I'm glad Jack doesn't care about ridicule, because I think Mental is in for a heaping helping.
Monday, 8 pm (ABC)
Jillian Harris thought she had found her soul mate in Jason Mesnick on this season's The Bachelor. She was crushed when Jason dumped her, especially after their steamy encounter in the hot tub. But hey, this is a smart, sensible woman. She knows that if you lose a soul mate on a reality TV show, you simply have to go on another reality TV show to pick from a dozen more. That's why she has elected to be the star of this season's Bachelorette. All the young girls who tune in will surely develop a realistic view of relationships, thanks to ABC.

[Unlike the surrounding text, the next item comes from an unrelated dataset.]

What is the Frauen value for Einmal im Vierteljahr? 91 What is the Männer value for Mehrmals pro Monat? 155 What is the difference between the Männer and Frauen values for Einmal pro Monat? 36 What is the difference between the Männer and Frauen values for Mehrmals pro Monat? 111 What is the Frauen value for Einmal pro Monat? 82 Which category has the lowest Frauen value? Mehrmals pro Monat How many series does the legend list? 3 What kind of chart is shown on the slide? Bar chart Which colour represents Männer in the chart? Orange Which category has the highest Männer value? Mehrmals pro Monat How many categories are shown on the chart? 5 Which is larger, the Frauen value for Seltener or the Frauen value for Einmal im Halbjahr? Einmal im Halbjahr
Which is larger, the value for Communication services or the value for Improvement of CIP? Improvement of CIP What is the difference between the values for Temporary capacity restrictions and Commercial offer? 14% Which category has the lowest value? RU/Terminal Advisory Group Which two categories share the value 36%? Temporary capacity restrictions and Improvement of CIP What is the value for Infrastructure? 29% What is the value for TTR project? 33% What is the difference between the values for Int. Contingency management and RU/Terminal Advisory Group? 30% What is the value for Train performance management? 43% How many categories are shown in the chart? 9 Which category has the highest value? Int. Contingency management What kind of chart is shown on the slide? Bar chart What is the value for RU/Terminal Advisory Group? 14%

As we learned on The Bachelor, Jillian judges her potential lovers by the condiments they put on their hot dogs, so expect ketchup and relish to play an unusually important role.
Hitched or Ditched
Tuesday, 8 pm (CW)
You know those friends of yours who can't live with or without each other? The ones who endlessly dissect their relationship, then bore you with all the details? The CW mistakenly thinks we want to spend more time with such folks, so here's Hitched or Ditched, a reality series about couples who can't decide whether or not to get married. The show surprises them with a wedding scheduled for the next week, and they have to talk - and talk and talk and talk - about the pros and cons of going through with it.
In the premiere, we meet Travis and CeLisa, whose up-and-down relationship has driven friends and family members insane. "I think he's afraid of getting married, and I've never been sure why," CeLisa says. Yes, it's a mystery. Travis' mom describes CeLisa as "the meanest woman you'll ever meet." When sampling wedding cakes, CeLisa tells Travis, "If you shove it in my face I will kill you." Then there's CeLisa's drunken dad, who warns the groom-to-be, "I would take you out on my boat and dump you in the bottom of the lake if you hurt my daughter."

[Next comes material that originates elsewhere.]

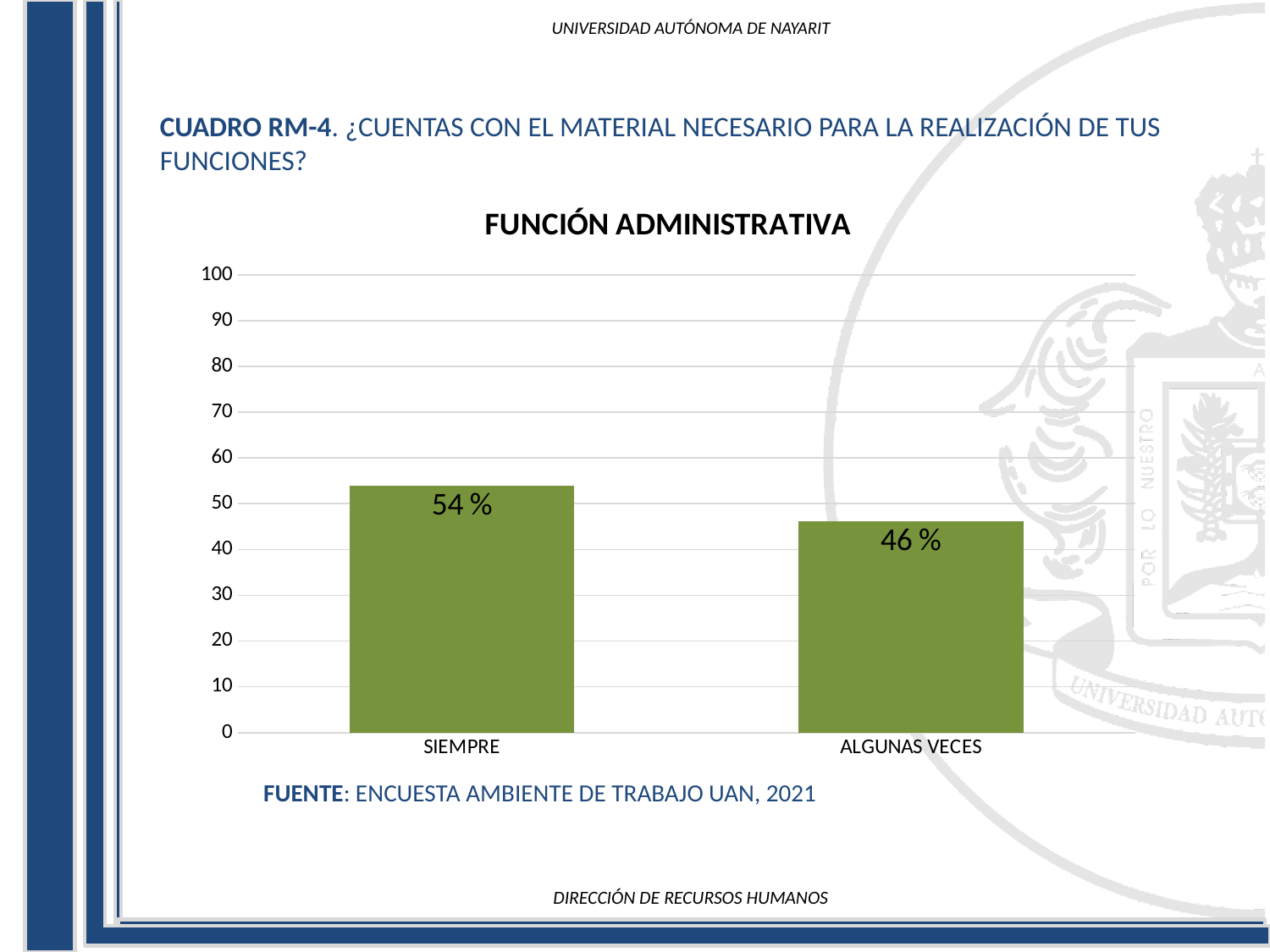
Is the value for SIEMPRE greater or less than 50? greater What is the difference between the values for SIEMPRE and ALGUNAS VECES? 8 % Which is larger, the value for SIEMPRE or the value for ALGUNAS VECES? SIEMPRE What is the value for SIEMPRE? 54 % Which category has the lowest value? ALGUNAS VECES Is the value for ALGUNAS VECES greater or less than 50? less What is the value for ALGUNAS VECES? 46 % What is the title of the chart? FUNCIÓN ADMINISTRATIVA What is the highest value shown on the vertical axis? 100 Which category has the highest value? SIEMPRE What kind of chart is shown on the slide? bar chart How many categories are shown on the chart? 2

The CW apparently needs to change the title to Hitched or Ditched or Murdered.
Wednesday, 9 pm (PBS)
"Hollywood Chinese" looks back at a century of Hollywood's representation of the Chinese. Needless to say, it's an embarrassing 90 minutes. Though Hollywood has cleaned up its act in recent years, the industry still has to answer for such films as Massacre of the Christians by the Chinese (1900) and The Heathen Chinese and the Sunday School Teachers (1904). For most of American cinematic history, Chinese were simply The Other - villains with many creepy ways to kill white people.
Even Chinese movie heroes like Charlie Chan were humiliating to Chinese Americans. "Envelope like skin of banana," says the white actor who played the popular Chinese detective. "Must be removed to digest contents."
All the interviewees can do is groan. "You won't hear any Chinese talk that way," says director Wayne Wang, "unless they're trying to sound like Charlie Chan."
The Fashion Show
Thursday, 9 pm (Bravo)
Bravo tussled with Lifetime over Project Runway and lost. Lifetime secured the right to broadcast the fashion series' new season this August, leaving Bravo without one of its signature titles. Bravo's solution: new title, same program. The Fashion Show simply clones Project Runway with different hosts, Isaac Mizrahi and Kelly Rowland. Talented designers compete in challenges and get eliminated one by one - hey, who needs Tim Gunn and Heidi Klum?
Indeed, I like Mizrahi and Rowland better. At least I'm not tired of their shtick yet. Rather than Gunn's chilly reserve, Mizrahi brings a welcome touch of neurosis to the process. He frets about the contestants and seems to feel real pain when they produce bad designs. Rowland, for her part, has none of Klum's severity. She's a sly charmer whose smile alone will keep me coming back week after week.
Clearly, there's no longer a reason to keep my schedule clear for August. I think I'll plan a vacation.